En diálogo con Radionord, el médico Roberto Jabornisky explicó cómo el trabajo en red entre profesionales de distintos países se convirtió en una herramienta clave para la investigación y el abordaje de enfermedades complejas, especialmente a partir de los avances en comunicación digital.
Jabornisky señaló que centros de investigación de Estados Unidos y Europa comenzaron a vincularse con profesionales de América Latina al detectar que, pese a las limitaciones económicas, existe un gran desarrollo en la práctica médica.
“Ellos no entienden cómo nosotros hacemos investigación sin financiamiento. En muchos casos lo hacemos porque nos gusta”, explicó.
El contraste, indicó, es significativo: universidades extranjeras cuentan con fondos millonarios para investigación, mientras que en Argentina los recursos son escasos y el sistema —como el del CONICET— tiene requisitos más restrictivos.
La tecnología, aliada clave
El médico destacó el rol de herramientas como plataformas digitales y aplicaciones de mensajería, que permiten la consulta en tiempo real entre especialistas de distintos países.
“Hoy un profesional puede estar de guardia y consultar un caso con colegas de Estados Unidos, Europa o Latinoamérica en cuestión de minutos”, explicó. Estos intercambios no solo ayudan en la atención de pacientes, sino que también generan vínculos para futuros proyectos de investigación.

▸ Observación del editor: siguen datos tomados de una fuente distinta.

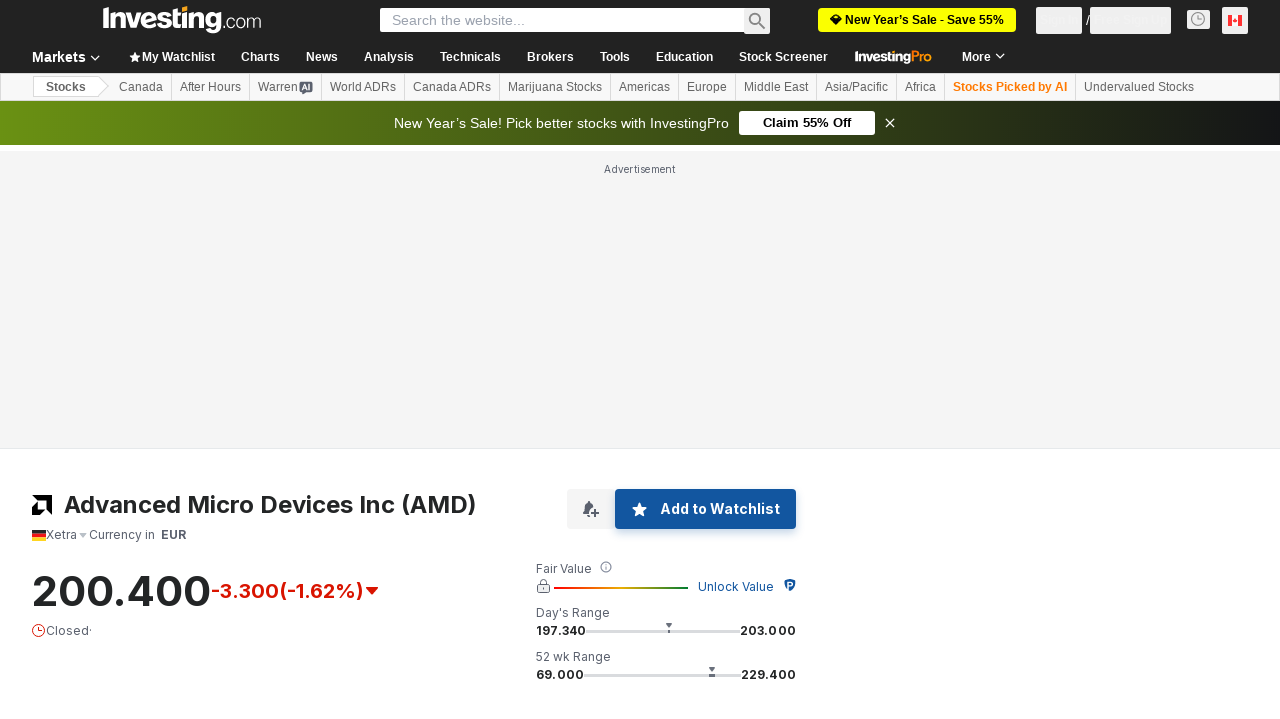

--- FILE ---
content_type: application/javascript
request_url: https://promos.investing.com/eu-a4flkt7l2b/z9gd/9a63d23b-49c1-4335-b698-e7f3ab10af6c/ca.investing.com/jsonp/z?cb=1768709922199&callback=__dgor6xy0y9dai
body_size: 535
content:
__dgor6xy0y9dai({"ts":1768709922420.0,"rand":805530,"da":"bg*br*al|Apple%bt*bm*bs*cb*bu*dl$0^j~m|131.0.0.0%v~d~f~primarySoftwareType|Robot%s~r~dg*e~b~dq*z|Blink%cn*ds*ba*ch*cc*n|Chrome%t~bl*ac~aa~g~y|macOS%ce*ah~bq*bd~dd*cq$0^cl*df*bp*ad|Desktop%bh*c~dc*dn*bi*ae~ci*cx*p~bk*de*bc*i~h|10.15.7%cd*w~cu*ck*l~u~partialIdentification*af~bz*db*ab*q~a*cp$0^dh*k|Apple%cr*ag|-","geo":{"zipcode":"43215","metro_code":535,"country_code":"US","ip":"3.144.228.207","region_name":"Ohio","time_zone":"America/New_York","city":"Columbus","continent_code":"NA","region_code":"OH","continent_name":"North America","longitude":-83.0061,"latitude":39.9625,"country_name":"United States"},"success":true});

--- FILE ---
content_type: image/svg+xml
request_url: https://ca.investing.com/next_/images/investingPro/pro-badge-default-dark.svg
body_size: 5917
content:
<svg xmlns="http://www.w3.org/2000/svg" xmlns:xlink="http://www.w3.org/1999/xlink" width="32" height="32" fill="none" viewBox="0 0 32 32"><g clip-path="url(#a)"><path fill="url(#b)" d="M0 16.006a14.04 14.04 0 0 1 3.385-9.138C6.035 3.806 9.948 2 14 2s7.965 1.807 10.615 4.868A14.04 14.04 0 0 1 28 16.007c0 4.288-1.988 8.236-5.187 10.837C20.401 28.805 17.257 30 14 30s-6.401-1.196-8.813-3.157C1.987 24.242 0 20.294 0 16.006"/><mask id="c" width="26" height="26" x="1" y="3" maskUnits="userSpaceOnUse" style="mask-type:alpha"><path fill="#B4D9FD" d="M1.8 16.004a12.24 12.24 0 0 1 2.95-7.963C7.06 5.373 10.47 3.799 14 3.799s6.94 1.575 9.25 4.243a12.24 12.24 0 0 1 2.95 7.963c0 3.737-1.732 7.177-4.52 9.444-2.102 1.709-4.841 2.75-7.68 2.75s-5.578-1.042-7.68-2.75C3.532 23.18 1.8 19.74 1.8 16.003"/></mask><g mask="url(#c)"><path fill="url(#d)" d="M1 3h26v26H1z"/></g><path fill="#222" d="M26.54 17c.464 0 1.03.086 1.5.183l.012.002c1.134.24 2.25.574 3.353.93a2.72 2.72 0 0 1 1.89 2.229l.002.011c.096.748.132 1.52.112 2.192v.003c-.028.9-.173 1.794-.42 2.66l-.003.01a10.5 10.5 0 0 1-1.87 3.63c-.857 1.11-1.984 2.112-3.265 2.708-.256.121-.752.332-1.301.332s-1.045-.21-1.3-.332c-1.282-.596-2.41-1.598-3.267-2.707a10.5 10.5 0 0 1-1.869-3.632l-.002-.01c-.45-1.572-.528-3.248-.307-4.865a2.72 2.72 0 0 1 1.89-2.229c1.102-.356 2.22-.69 3.353-.93l.011-.002c.47-.097 1.017-.183 1.481-.183"/><path fill="url(#e)" fill-rule="evenodd" d="M26.56 18.6c-.24 0-.55.04-.9.11-.41.08-.86.19-1.31.3-.27.07-.54.15-.8.22-.46.13-.91.27-1.37.41-.2.06-.39.19-.53.35s-.23.36-.26.57c-.06.4-.09.79-.1 1.17-.02.55.01 1.07.07 1.56.05.4.12.78.21 1.15.14.55.32 1.06.53 1.54.32.72.72 1.35 1.14 1.88q.3.375.63.72v-7.31h2.74c.39 0 .77.04 1.13.11.37.08.69.21.97.39q.42.255.66.72c.17.3.25.67.25 1.12 0 .51-.09.92-.26 1.23s-.41.56-.71.73-.65.28-1.05.34q-.585.09-1.23.09h-1.04v3.78c.19.12.4.24.6.33.21.1.44.18.62.18s.41-.08.62-.18c.28-.13.54-.28.79-.46.45-.31.86-.67 1.25-1.05.23-.23.45-.48.65-.74.21-.26.41-.55.6-.86.2-.33.39-.68.56-1.06a9 9 0 0 0 .71-2.5c.04-.3.07-.62.08-.94.01-.34.01-.69-.01-1.05-.02-.29-.05-.58-.09-.89a1.12 1.12 0 0 0-.79-.92c-.34-.11-.69-.22-1.04-.32-.38-.11-.75-.22-1.13-.32-.35-.09-.7-.18-1.03-.25-.44-.09-.86-.15-1.16-.15m.3 6.15c-.22.02-.44.02-.64.02h-.87V22.5h1.04q.285 0 .6.03c.21.02.4.08.56.16.17.08.31.19.41.34.11.14.16.34.16.59 0 .27-.06.49-.18.64s-.27.27-.46.34c-.2.09-.4.13-.62.15" clip-rule="evenodd"/></g><defs><linearGradient id="b" x1="9" x2="25.914" y1="19.5" y2="22.99" gradientUnits="userSpaceOnUse"><stop stop-color="#FAC761"/><stop offset="1" stop-color="#F79B43"/></linearGradient><linearGradient id="e" x1="21.824" x2="33.831" y1="24.775" y2="23.941" gradientUnits="userSpaceOnUse"><stop stop-color="#FAC761"/><stop offset="1" stop-color="#F26921"/></linearGradient><clipPath id="a"><path fill="#fff" d="M0 0h32v32H0z"/></clipPath><pattern id="d" width="1" height="1" patternContentUnits="objectBoundingBox"><use xlink:href="#f" transform="scale(.0125)"/></pattern><image xlink:href="[data-uri]" id="f" width="80" height="80"/></defs></svg>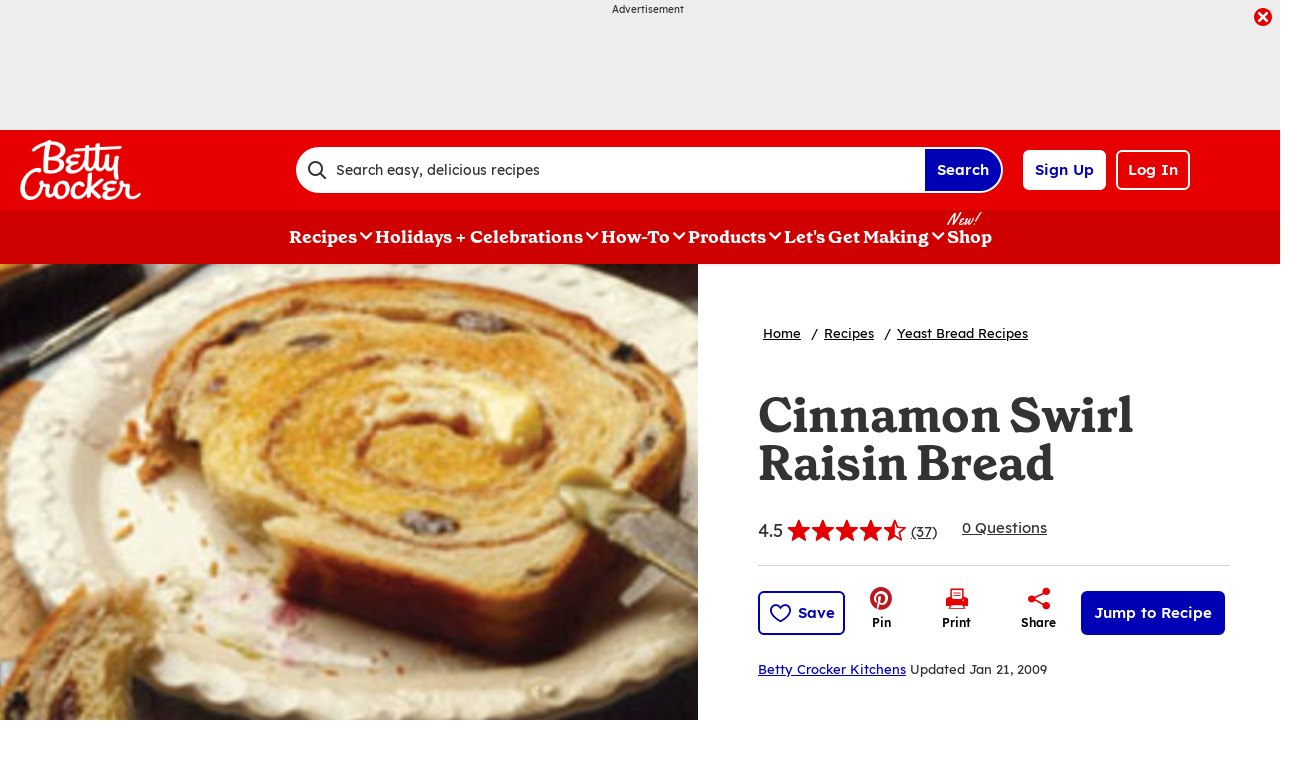

--- FILE ---
content_type: text/plain;charset=UTF-8
request_url: https://c.pub.network/v2/c
body_size: -113
content:
114b756c-08e4-412b-9be6-0c2fe19b2e48

--- FILE ---
content_type: text/plain;charset=UTF-8
request_url: https://c.pub.network/v2/c
body_size: -266
content:
33903f75-2e9d-4ff2-9840-a1d67d6f61a8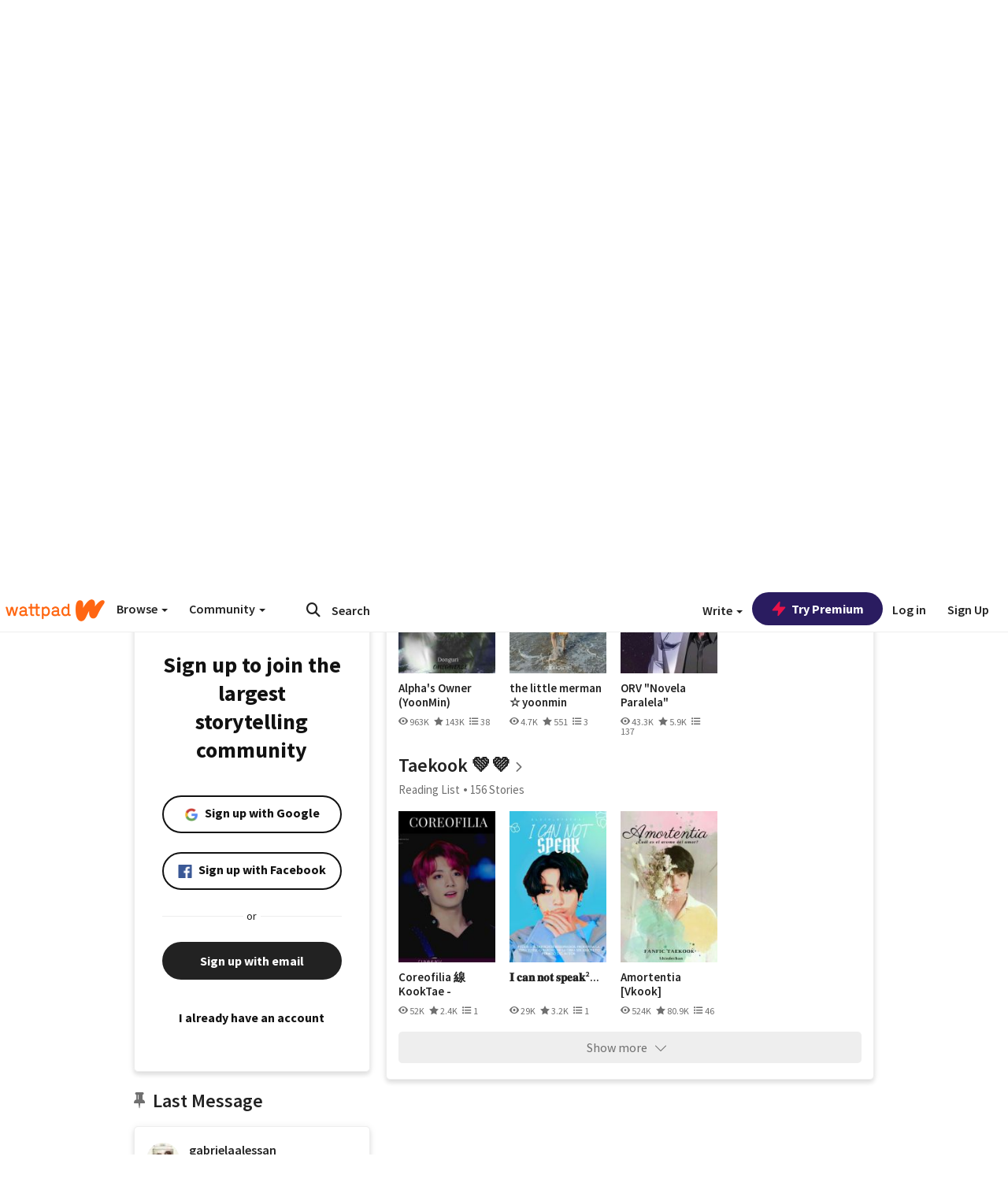

--- FILE ---
content_type: application/javascript
request_url: https://sync.springserve.com/usersync/jsonp?callback=callback
body_size: 197
content:
callback({'user_id': '6c3e4f1d-9346-48c5-8a84-8a70027e63ff'})

--- FILE ---
content_type: application/javascript;charset=utf-8
request_url: https://ase.clmbtech.com/message?cid=65973%3A3140&val_102=embed.wattpad.com&val_120=0&val_101=65973%3A3140&val_101=ctrt%3Aembed.wattpad.com&val_122=
body_size: 214
content:
$cr.cbkf("[{\"uuid\" : \"262b6c24-1884-476c-ba19-2680c0f12764-619o\", \"optout\" : \"null\", \"_col_sync\" : \"false\", \"error\" : \"invalid request!!!\", \"cl\" : \"null\", \"dmp_emhash\" : \"null\", \"dmp_phhash\" : \"null\" }]")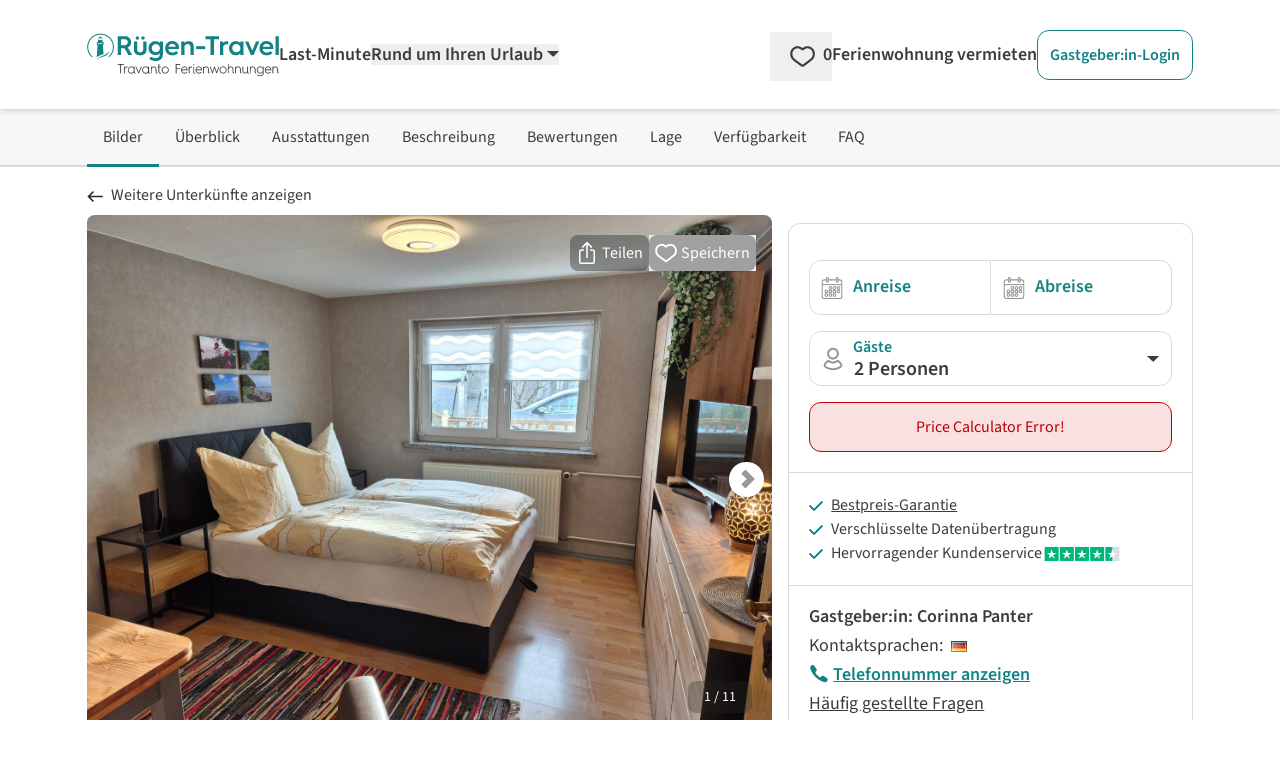

--- FILE ---
content_type: text/html; charset=utf-8
request_url: https://www.google.com/recaptcha/api2/aframe
body_size: 265
content:
<!DOCTYPE HTML><html><head><meta http-equiv="content-type" content="text/html; charset=UTF-8"></head><body><script nonce="tEGuyoCmiXSIEPIxrOA9uQ">/** Anti-fraud and anti-abuse applications only. See google.com/recaptcha */ try{var clients={'sodar':'https://pagead2.googlesyndication.com/pagead/sodar?'};window.addEventListener("message",function(a){try{if(a.source===window.parent){var b=JSON.parse(a.data);var c=clients[b['id']];if(c){var d=document.createElement('img');d.src=c+b['params']+'&rc='+(localStorage.getItem("rc::a")?sessionStorage.getItem("rc::b"):"");window.document.body.appendChild(d);sessionStorage.setItem("rc::e",parseInt(sessionStorage.getItem("rc::e")||0)+1);localStorage.setItem("rc::h",'1768599797281');}}}catch(b){}});window.parent.postMessage("_grecaptcha_ready", "*");}catch(b){}</script></body></html>

--- FILE ---
content_type: application/javascript
request_url: https://www.ruegen-travel.de/_nuxt/DK7GD8Ug.js
body_size: 202
content:
import{d as t,v as s,o,g as r,h as l}from"./DpVLWVs_.js";const i=["innerHTML"],m=t({__name:"UiLanguagePlaceholder",props:{domain:{type:String,default:"t"},name:{type:String,default:null},variables:{type:Object,default:null}},setup(n){const e=n,a=s(`${e.domain}`).translate;return(c,p)=>(o(),r("span",{innerHTML:l(a)(e.name,e.domain,e.variables)},null,8,i))}});export{m as _};
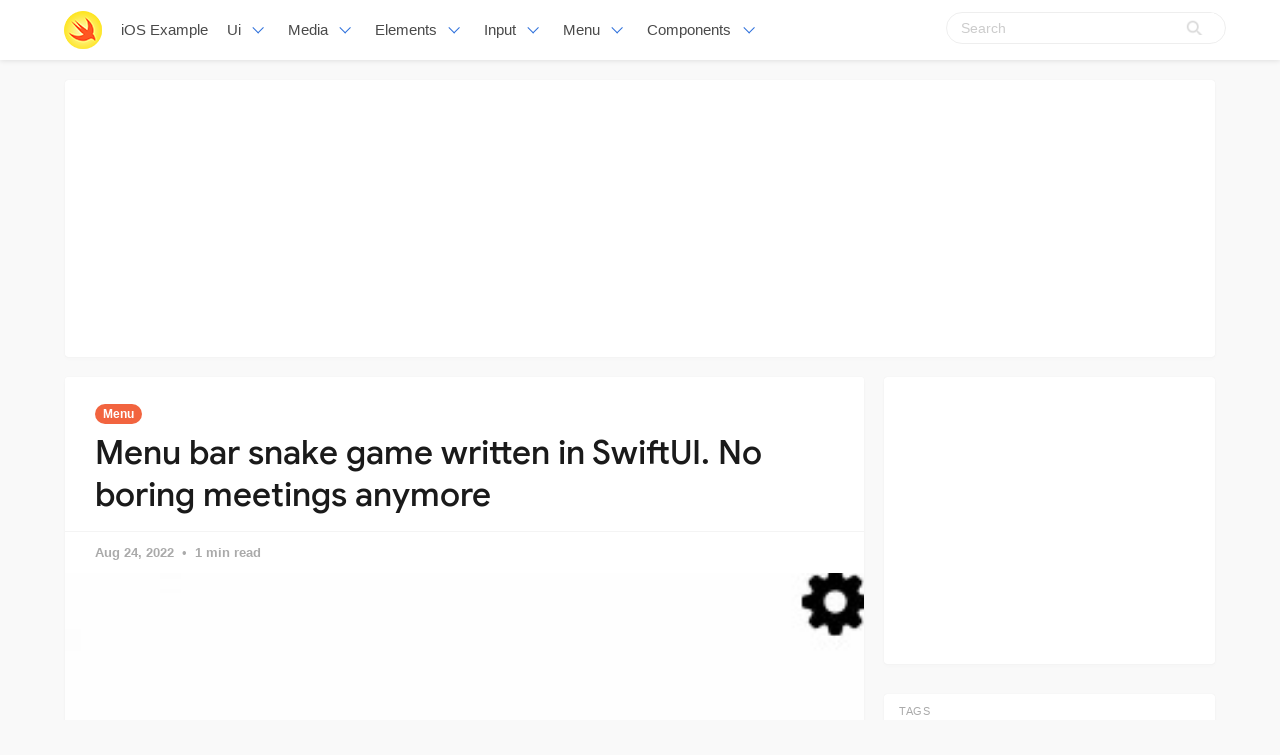

--- FILE ---
content_type: text/html; charset=utf-8
request_url: https://www.google.com/recaptcha/api2/aframe
body_size: 266
content:
<!DOCTYPE HTML><html><head><meta http-equiv="content-type" content="text/html; charset=UTF-8"></head><body><script nonce="FYZos1phPFg6dRRqcvkWqg">/** Anti-fraud and anti-abuse applications only. See google.com/recaptcha */ try{var clients={'sodar':'https://pagead2.googlesyndication.com/pagead/sodar?'};window.addEventListener("message",function(a){try{if(a.source===window.parent){var b=JSON.parse(a.data);var c=clients[b['id']];if(c){var d=document.createElement('img');d.src=c+b['params']+'&rc='+(localStorage.getItem("rc::a")?sessionStorage.getItem("rc::b"):"");window.document.body.appendChild(d);sessionStorage.setItem("rc::e",parseInt(sessionStorage.getItem("rc::e")||0)+1);localStorage.setItem("rc::h",'1768830828731');}}}catch(b){}});window.parent.postMessage("_grecaptcha_ready", "*");}catch(b){}</script></body></html>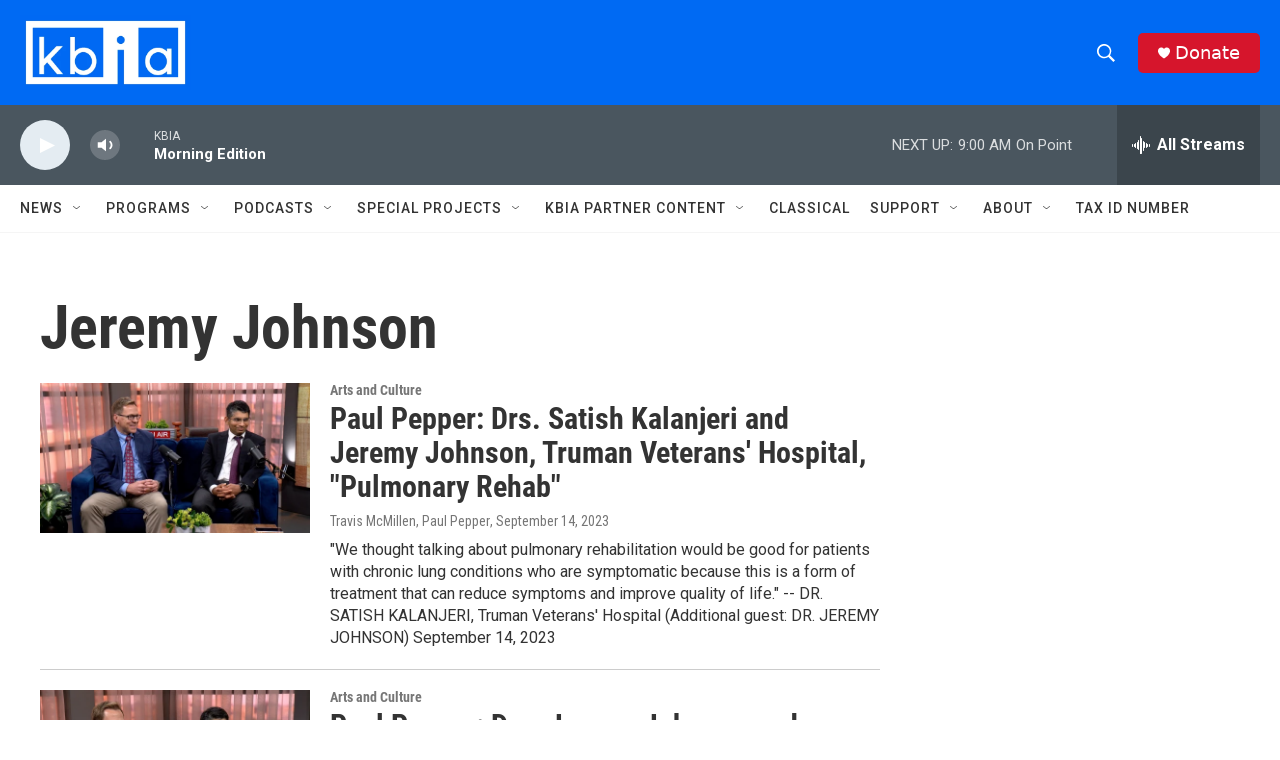

--- FILE ---
content_type: text/html; charset=utf-8
request_url: https://www.google.com/recaptcha/api2/aframe
body_size: 267
content:
<!DOCTYPE HTML><html><head><meta http-equiv="content-type" content="text/html; charset=UTF-8"></head><body><script nonce="bE9p8jfL5YiOMuWXcWmbHA">/** Anti-fraud and anti-abuse applications only. See google.com/recaptcha */ try{var clients={'sodar':'https://pagead2.googlesyndication.com/pagead/sodar?'};window.addEventListener("message",function(a){try{if(a.source===window.parent){var b=JSON.parse(a.data);var c=clients[b['id']];if(c){var d=document.createElement('img');d.src=c+b['params']+'&rc='+(localStorage.getItem("rc::a")?sessionStorage.getItem("rc::b"):"");window.document.body.appendChild(d);sessionStorage.setItem("rc::e",parseInt(sessionStorage.getItem("rc::e")||0)+1);localStorage.setItem("rc::h",'1769076214905');}}}catch(b){}});window.parent.postMessage("_grecaptcha_ready", "*");}catch(b){}</script></body></html>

Enfermedades complejas y trabajo colaborativo
Jabornisky, especializado en infecciones graves y sepsis, remarcó que muchas investigaciones requieren colaboración internacional, especialmente en enfermedades poco frecuentes.
En ese sentido, mencionó la importancia de iniciativas como la Ley Beltrán, que promueve la investigación de patologías raras. “Para estos casos, es fundamental trabajar en red con pacientes y profesionales de distintos países”, indicó.
Vocación y esfuerzo
El profesional también puso en evidencia la realidad de muchos médicos argentinos, que combinan múltiples trabajos para sostener su actividad. “Además de la asistencia, hacemos docencia e investigación, muchas veces sin apoyo económico”, señaló.
A pesar de las dificultades, destacó que el reconocimiento internacional crece y que cada vez más proyectos incluyen a especialistas argentinos. “Ellos buscan cómo potenciar lo que hacemos y cómo ayudarnos a avanzar”, concluyó.
De esta manera, el trabajo en red se consolida como una herramienta clave para el desarrollo científico, en un contexto donde la vocación y la colaboración suplen, muchas veces, la falta de recursos.